→ **Required work**:
Check the three statements below against the text about the 1995 Robyn Hitchcock compilation. For each, answer yes or no and quote the words of the text that decide it.
(a) Sequel Records issued the compilation in 1995.
(b) The version of "Statue With a Walkman" on Shadow Cat is longer than the one on this compilation.
(c) The CD insert advertises the re-released 1980s albums.

→ **Document extract**:
---------------
Compilation album by Robyn Hitchcock
- Released: 1995
- Genre: Alternative rock
- Label: Sequel Records

= Robyn Hitchcock (1995 album) =

1995 compilation album by Robyn Hitchcock

Robyn Hitchcock was the first official collection of pre-released Robyn Hitchcock material, issued in 1995 by Sequel Records.

This little-noted compilation was worthy of particular attention, being the only Hitchcock album to include the studio recording "Statue With a Walkman", a humorous depiction of a haemoglobin-counting figure found resting at the bottom of a garden. (Hitchcock would re-write the song with new sections, for the Storefront Hitchcock project a few years later.). This recording ended up on Shadow Cat in slightly edited form in 2008 (shortened by 63 seconds), making this compilation much less desirable.

The rest of the CD includes titles from his 1980s albums, nine of which had recently undergone repackaging and re-release. There is one title pulled from each, and the insert to this CD advertises and illustrates them all.

== Track listing ==
1. "City of Shame"
2. "Night Ride to Trinidad"
3. "Heartful of Leaves"
4. "I'm Only You"
5. "Listening to the Higsons"
6. "Airscape"
7. "I Got a Message for You"
8. "Queen Elvis III"
9. "Surgery"
10. "Statue with a Walkman"

  Notes: "Queen Elvis III" is actually "Queen Elvis II".
         "Heartful Of Leaves" is listed as coming from Fegmania! instead of I Often Dream Of Trains.
---------------
[Collected data entries]
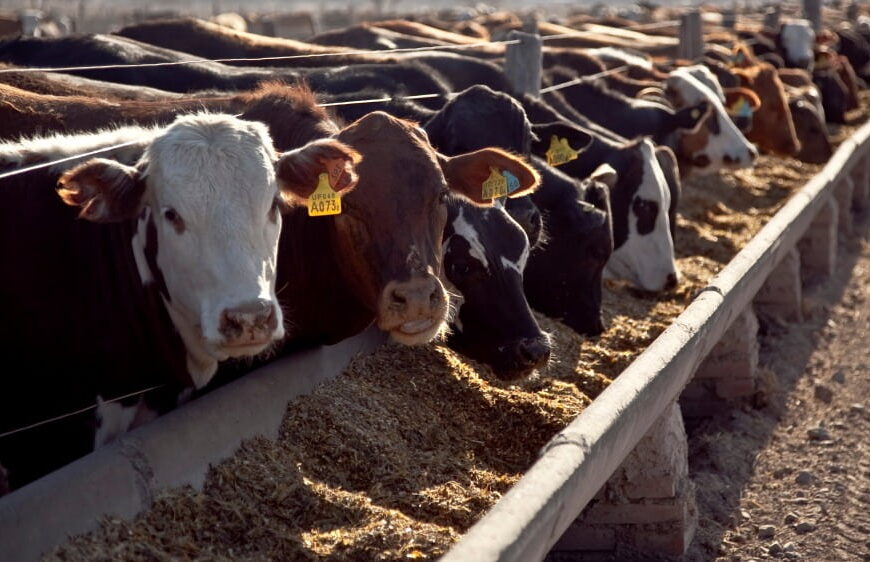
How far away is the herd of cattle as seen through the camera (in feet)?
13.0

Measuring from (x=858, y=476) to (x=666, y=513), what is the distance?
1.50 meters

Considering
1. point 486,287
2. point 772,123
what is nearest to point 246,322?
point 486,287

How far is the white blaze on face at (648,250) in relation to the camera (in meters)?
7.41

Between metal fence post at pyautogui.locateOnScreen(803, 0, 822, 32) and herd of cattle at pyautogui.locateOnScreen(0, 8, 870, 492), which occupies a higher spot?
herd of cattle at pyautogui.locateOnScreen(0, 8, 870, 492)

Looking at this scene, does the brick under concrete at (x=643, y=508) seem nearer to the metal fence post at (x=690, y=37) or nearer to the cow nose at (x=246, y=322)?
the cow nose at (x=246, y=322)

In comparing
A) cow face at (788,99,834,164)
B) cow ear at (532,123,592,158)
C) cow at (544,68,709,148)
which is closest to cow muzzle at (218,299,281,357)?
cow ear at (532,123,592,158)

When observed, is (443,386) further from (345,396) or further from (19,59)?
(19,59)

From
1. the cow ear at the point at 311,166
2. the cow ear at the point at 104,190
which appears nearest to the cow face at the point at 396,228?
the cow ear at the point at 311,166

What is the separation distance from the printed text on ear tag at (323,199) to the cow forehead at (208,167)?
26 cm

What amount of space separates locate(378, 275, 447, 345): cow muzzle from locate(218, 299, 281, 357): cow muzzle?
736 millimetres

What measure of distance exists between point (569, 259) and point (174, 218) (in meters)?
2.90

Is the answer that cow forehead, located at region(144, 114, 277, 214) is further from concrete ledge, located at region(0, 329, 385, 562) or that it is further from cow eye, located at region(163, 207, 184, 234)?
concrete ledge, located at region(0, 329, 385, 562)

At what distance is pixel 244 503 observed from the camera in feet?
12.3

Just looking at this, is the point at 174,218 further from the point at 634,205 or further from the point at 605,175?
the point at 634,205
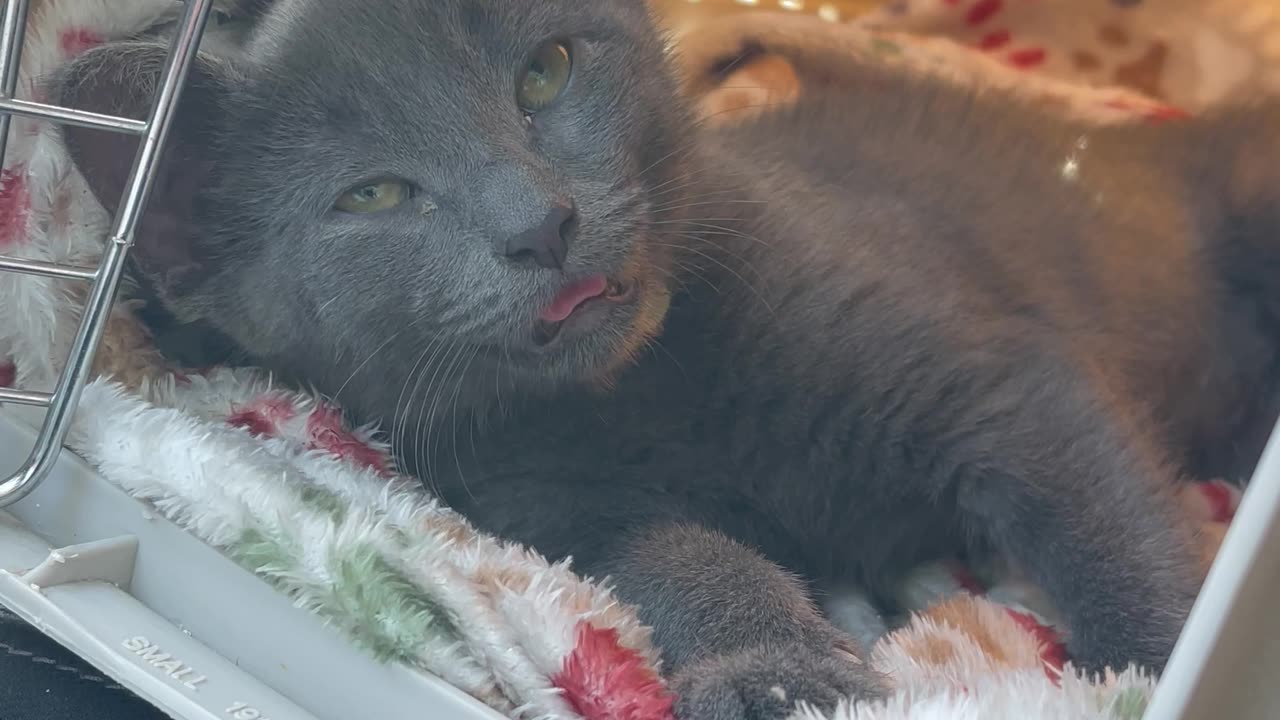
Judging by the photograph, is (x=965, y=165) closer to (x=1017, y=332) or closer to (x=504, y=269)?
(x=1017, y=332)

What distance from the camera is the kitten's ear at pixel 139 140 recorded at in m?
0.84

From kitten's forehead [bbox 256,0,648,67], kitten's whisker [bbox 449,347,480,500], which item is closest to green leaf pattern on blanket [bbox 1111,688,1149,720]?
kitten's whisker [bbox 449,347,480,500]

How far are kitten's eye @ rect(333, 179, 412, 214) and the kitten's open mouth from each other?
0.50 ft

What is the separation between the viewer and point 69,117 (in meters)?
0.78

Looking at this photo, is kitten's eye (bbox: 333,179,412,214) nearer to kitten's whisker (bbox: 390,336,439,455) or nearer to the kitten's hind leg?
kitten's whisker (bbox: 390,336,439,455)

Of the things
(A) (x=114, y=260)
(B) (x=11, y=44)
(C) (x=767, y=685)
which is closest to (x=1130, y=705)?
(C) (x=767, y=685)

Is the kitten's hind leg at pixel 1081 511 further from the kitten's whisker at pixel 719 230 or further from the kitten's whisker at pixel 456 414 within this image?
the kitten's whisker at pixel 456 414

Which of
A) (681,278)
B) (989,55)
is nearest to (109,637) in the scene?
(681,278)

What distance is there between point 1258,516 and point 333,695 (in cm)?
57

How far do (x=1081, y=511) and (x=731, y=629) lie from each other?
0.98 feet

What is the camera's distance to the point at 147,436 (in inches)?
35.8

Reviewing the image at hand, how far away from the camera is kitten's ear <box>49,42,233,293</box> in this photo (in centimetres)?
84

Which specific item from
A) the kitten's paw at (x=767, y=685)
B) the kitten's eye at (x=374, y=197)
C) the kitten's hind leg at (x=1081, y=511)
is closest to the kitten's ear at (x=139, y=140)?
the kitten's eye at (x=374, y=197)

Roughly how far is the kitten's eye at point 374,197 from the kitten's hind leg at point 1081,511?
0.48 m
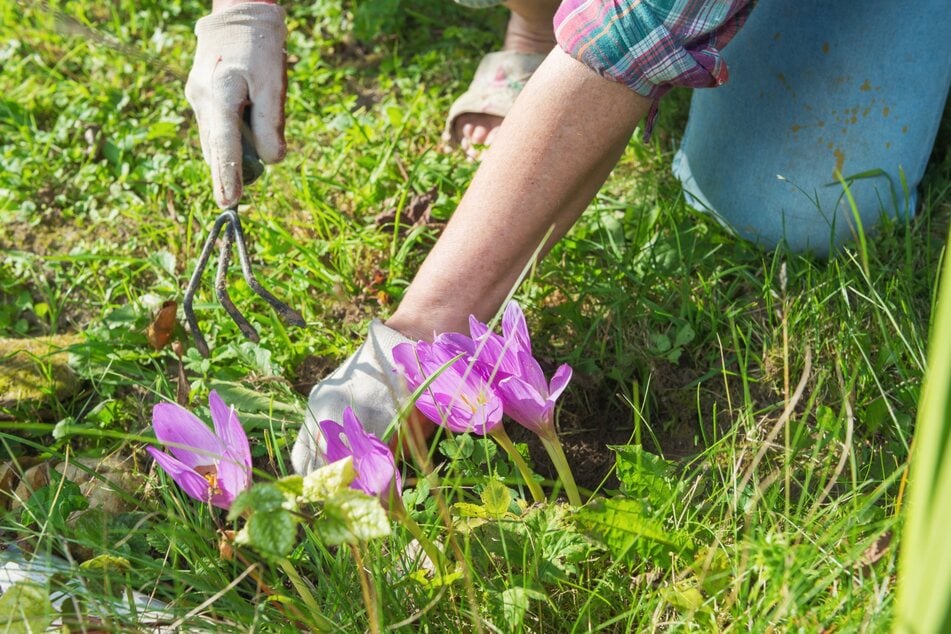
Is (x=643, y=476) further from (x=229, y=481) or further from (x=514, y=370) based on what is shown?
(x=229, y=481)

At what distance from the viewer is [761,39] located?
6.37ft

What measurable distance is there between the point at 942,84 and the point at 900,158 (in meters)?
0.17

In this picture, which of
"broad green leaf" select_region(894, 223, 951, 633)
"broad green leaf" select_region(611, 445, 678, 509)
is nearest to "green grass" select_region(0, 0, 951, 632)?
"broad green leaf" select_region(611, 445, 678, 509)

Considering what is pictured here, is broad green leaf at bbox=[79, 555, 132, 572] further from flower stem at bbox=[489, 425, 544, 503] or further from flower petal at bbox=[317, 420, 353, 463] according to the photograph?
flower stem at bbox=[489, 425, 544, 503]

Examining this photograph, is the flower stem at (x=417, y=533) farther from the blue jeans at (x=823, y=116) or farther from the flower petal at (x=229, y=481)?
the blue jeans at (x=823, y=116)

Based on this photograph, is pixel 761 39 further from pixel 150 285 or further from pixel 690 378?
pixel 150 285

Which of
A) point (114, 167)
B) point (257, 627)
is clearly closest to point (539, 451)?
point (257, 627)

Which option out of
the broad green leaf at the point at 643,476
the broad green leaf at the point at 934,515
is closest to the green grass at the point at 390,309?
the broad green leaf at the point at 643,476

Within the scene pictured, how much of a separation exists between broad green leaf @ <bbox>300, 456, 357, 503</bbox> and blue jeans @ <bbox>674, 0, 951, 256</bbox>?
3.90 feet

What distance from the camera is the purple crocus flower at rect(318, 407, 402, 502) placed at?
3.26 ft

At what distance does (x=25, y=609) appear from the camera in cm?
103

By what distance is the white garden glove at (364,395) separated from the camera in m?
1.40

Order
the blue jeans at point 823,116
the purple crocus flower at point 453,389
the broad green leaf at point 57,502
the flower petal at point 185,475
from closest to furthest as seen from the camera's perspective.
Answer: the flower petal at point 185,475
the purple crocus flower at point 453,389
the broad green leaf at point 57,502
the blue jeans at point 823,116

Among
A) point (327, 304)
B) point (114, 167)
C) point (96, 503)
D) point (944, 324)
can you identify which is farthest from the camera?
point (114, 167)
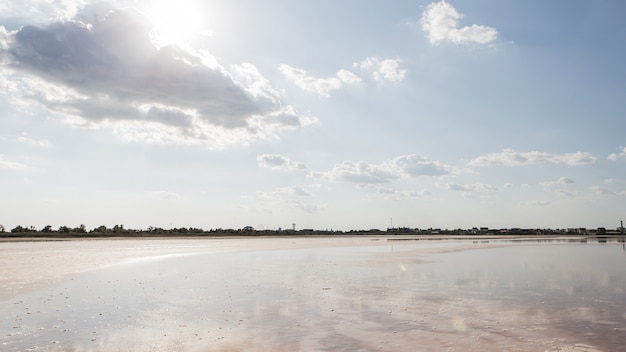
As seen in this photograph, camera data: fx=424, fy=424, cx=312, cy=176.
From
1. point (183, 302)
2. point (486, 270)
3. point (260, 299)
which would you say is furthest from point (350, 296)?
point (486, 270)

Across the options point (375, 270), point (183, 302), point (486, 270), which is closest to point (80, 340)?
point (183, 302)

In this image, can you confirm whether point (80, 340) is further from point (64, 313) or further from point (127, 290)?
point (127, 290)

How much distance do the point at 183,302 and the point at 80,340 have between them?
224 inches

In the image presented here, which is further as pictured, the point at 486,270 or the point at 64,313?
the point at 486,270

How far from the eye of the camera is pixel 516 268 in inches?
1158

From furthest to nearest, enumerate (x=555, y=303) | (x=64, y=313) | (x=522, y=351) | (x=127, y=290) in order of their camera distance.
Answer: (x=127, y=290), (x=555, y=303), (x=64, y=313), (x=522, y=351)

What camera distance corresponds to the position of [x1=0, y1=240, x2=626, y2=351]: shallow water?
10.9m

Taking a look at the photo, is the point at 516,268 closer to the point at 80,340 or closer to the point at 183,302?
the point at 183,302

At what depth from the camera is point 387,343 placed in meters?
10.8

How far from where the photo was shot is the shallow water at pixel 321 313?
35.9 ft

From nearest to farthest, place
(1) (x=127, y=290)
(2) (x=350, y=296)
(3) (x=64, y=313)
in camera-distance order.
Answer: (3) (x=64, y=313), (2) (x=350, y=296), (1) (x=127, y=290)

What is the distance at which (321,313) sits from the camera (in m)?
---------------
→ **The completed task**:
(a) Yes: "issued in 1995 by Sequel Records."
(b) No: "in slightly edited form in 2008 (shortened by 63 seconds)"
(c) Yes: "the insert to this CD advertises and illustrates them all."